Um dos mais belos filmes da história recente do cinema chegou à Netflix e você não assistiu Sabrina Lantos / Serendipity Point Films

Um dos mais belos filmes da história recente do cinema chegou à Netflix e você não assistiu

Dois irmãos (um é adotado), unidos e separados pela Segunda Guerra, participam da tragédia coletiva trilhando os caminhos da memória. O menino judeu da Polônia e gênio do violino, vai morar com a família do garoto londrino para estudar música. O estranhamento inicial cede à amizade e cada um toma seu rumo na separação de 35 anos.

Não comparecer ao concerto de sua vida aos 15 anos e desaparecer por força da busca de suas origens desencadeia a investigação sobre seu paradeiro pelo homem que ficou vendo o pai morrer de desgosto e atolado em dívidas provocadas pela ausência do virtuose na noite fatal. O britânico quer explicação e vingança. O polonês confirma a morte de toda família em Treblinca e descobre a forma de lembrar e homenagear os parentes por meio de uma melodia onde estão inseridos os nomes das vítimas.

Cada um com suas razões que desaguam num acordo para ficarem quites: a execução do mesmo programa do concerto abortado. É o canto de cisne dessa relação que guarda um segredo ainda maior: a traição do irmão judeu à boa fé de quem não se conformava com sua ausência.

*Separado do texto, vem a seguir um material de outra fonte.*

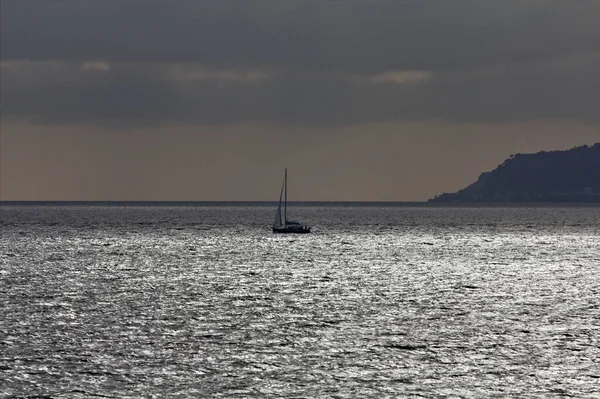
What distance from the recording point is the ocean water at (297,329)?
41.6 m

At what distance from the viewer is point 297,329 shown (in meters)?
58.2

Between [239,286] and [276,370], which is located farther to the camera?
[239,286]

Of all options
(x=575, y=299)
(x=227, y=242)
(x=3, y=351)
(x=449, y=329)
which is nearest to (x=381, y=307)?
(x=449, y=329)

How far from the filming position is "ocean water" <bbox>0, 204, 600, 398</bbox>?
41.6 metres

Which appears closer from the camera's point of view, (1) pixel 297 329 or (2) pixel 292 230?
(1) pixel 297 329

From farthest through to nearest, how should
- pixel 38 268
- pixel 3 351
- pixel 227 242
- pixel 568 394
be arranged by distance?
pixel 227 242 < pixel 38 268 < pixel 3 351 < pixel 568 394

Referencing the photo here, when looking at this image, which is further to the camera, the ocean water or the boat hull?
the boat hull

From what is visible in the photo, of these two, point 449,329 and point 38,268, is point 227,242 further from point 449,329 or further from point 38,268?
point 449,329

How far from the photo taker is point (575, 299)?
253ft

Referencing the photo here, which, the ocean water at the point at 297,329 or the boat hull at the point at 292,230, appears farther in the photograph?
the boat hull at the point at 292,230

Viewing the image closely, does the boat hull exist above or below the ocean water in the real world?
above

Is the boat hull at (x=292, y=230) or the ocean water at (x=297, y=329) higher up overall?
the boat hull at (x=292, y=230)

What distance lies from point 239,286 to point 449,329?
3286 centimetres

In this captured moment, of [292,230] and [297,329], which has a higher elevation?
[292,230]
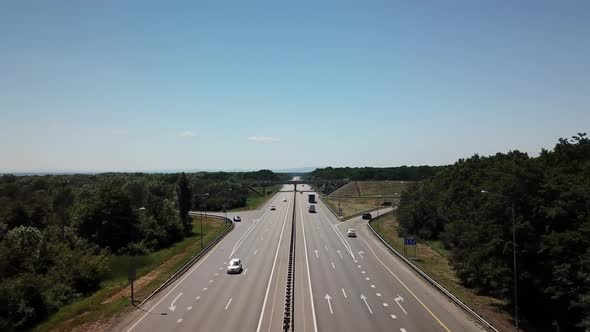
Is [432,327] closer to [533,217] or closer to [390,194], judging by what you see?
[533,217]

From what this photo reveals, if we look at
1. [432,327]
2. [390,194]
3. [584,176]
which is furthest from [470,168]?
[390,194]

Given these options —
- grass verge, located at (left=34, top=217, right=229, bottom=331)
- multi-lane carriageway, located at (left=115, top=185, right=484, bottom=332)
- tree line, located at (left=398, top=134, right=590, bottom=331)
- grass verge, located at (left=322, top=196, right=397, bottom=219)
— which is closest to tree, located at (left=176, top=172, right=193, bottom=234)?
grass verge, located at (left=34, top=217, right=229, bottom=331)

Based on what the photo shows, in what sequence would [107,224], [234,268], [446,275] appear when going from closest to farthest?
1. [234,268]
2. [446,275]
3. [107,224]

O Bem de quem de nada sabia se cruza com o Mal do estrangeiro que saqueava os mortos e era tão arrogante que acreditava não depender de professor. O Bem do judeu que recebe o impacto da terrível notícia familiar numa cena que faz chorar as pedras e precisa pagar a dívida cobrada pela vingança de quem ficou. Obra complexa que foge ao lugar comum dos filmes da Segunda Guerra.

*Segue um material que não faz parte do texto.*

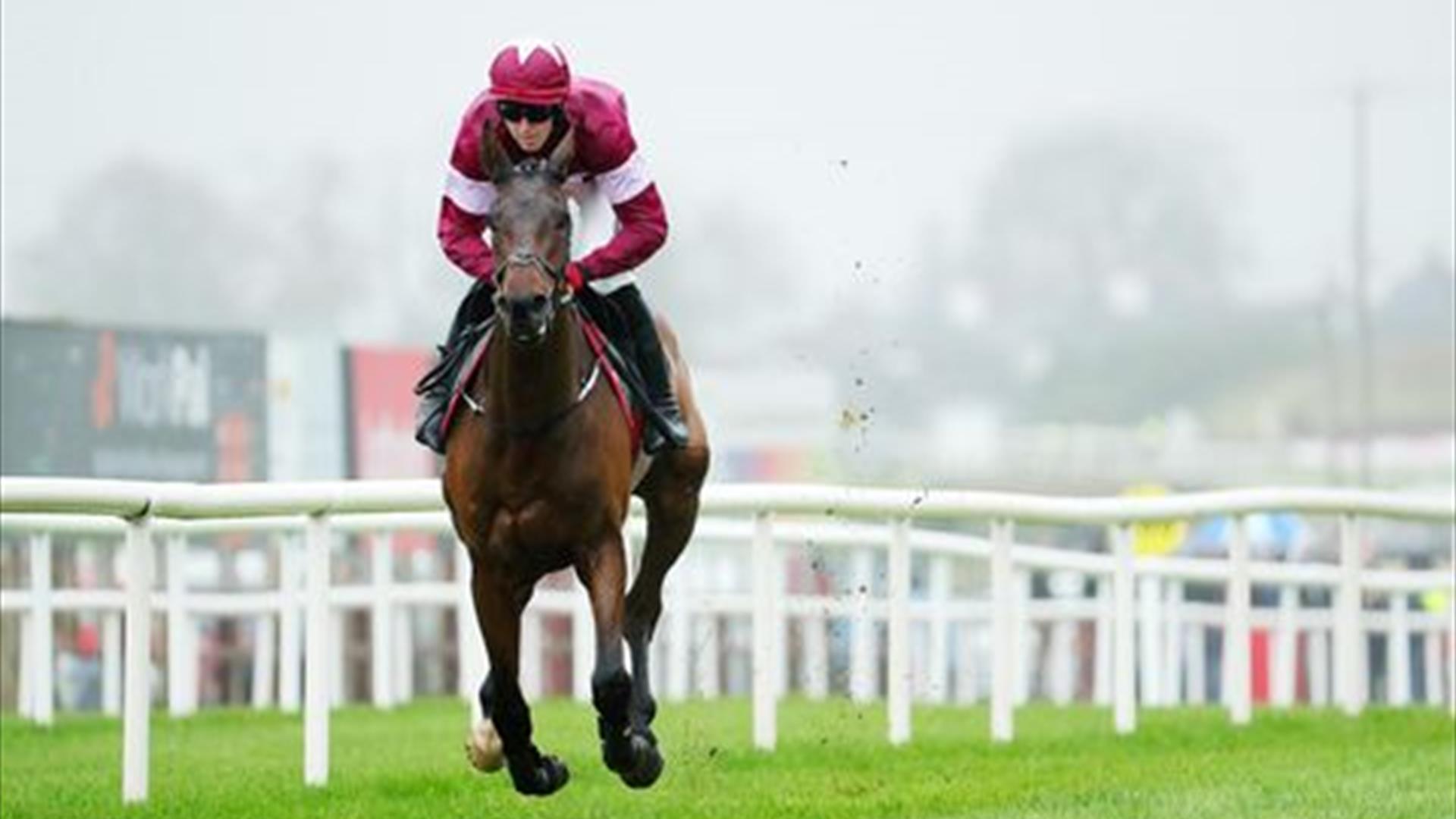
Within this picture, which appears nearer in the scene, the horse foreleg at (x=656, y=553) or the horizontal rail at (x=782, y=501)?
the horizontal rail at (x=782, y=501)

Não aparecem os uniformes nazistas e sim os bombardeios em Londres. Nem a fuça de Hitler, mas o ambiente sinistro do campo de concentração de Treblinka.

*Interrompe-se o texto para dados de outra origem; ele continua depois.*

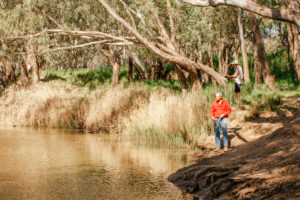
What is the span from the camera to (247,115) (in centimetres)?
1203

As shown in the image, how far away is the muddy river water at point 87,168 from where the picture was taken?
21.3 feet

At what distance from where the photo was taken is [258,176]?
17.4 ft

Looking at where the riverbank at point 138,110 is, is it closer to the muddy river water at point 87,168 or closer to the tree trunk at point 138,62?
the muddy river water at point 87,168

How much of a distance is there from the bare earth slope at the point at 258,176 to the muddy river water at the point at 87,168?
0.37 meters

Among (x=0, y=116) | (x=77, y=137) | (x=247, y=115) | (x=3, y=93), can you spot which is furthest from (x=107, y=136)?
(x=3, y=93)

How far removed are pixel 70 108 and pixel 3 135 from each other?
3.75 meters

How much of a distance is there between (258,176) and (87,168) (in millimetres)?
4278

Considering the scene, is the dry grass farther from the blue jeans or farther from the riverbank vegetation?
the blue jeans

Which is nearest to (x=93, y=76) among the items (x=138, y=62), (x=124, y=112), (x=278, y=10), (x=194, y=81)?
(x=138, y=62)

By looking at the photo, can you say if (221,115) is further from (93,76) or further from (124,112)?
(93,76)

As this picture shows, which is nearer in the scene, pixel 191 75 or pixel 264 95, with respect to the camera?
pixel 264 95

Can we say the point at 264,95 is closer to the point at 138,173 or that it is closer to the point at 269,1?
the point at 138,173

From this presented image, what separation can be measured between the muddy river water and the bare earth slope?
0.37m

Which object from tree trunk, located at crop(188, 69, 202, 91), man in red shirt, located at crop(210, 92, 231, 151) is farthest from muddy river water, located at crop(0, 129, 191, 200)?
tree trunk, located at crop(188, 69, 202, 91)
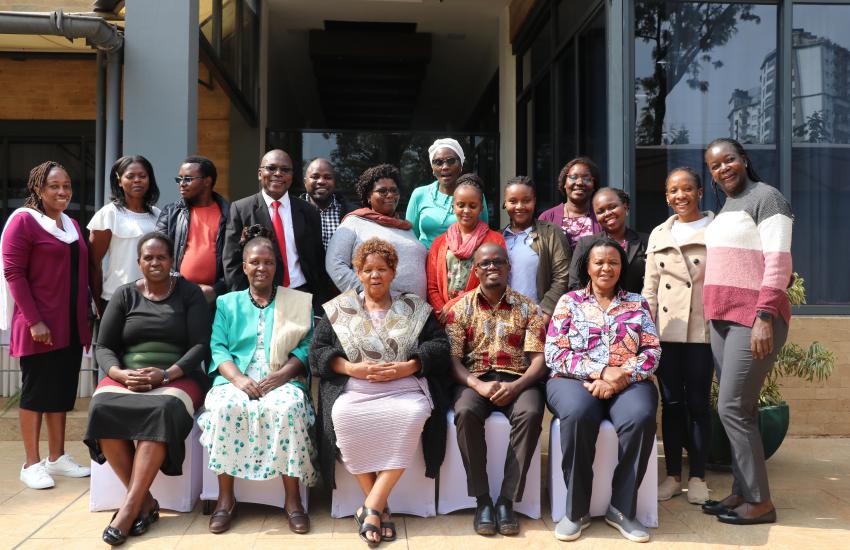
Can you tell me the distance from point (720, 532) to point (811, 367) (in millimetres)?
1855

Os atores jovens estão excelentes e entre os adultos, enquanto Clive Owen se esconde numa barba postiça e interpretação contida do judeu sofrido, Tim Roth mostra mais uma vez que faz parte do raro grupo de atores excepcionais contemporâneos.

Dois atores competentes expressam o resgate e a sobrevivência das suas identidades. Sentem orgulho em relação à comunidade a que pertencem e essa diferença parece pautar para sempre o estranhamento. Mas o convívio forçado abre espaço para a sintonia e o entendimento. A Guerra, entretanto, os devolve ao nicho original da respectiva espécie. O londrino se sensibiliza com as vítimas do bombardeamento e sente orgulho do exército britânico. O irmão de Varsóvia parece ser indiferente à matança enquanto ela reflete uma situação coletiva. Mas quando mergulha na própria individualidade ao saber que sua família foi massacrada se desmancha diante do conflito.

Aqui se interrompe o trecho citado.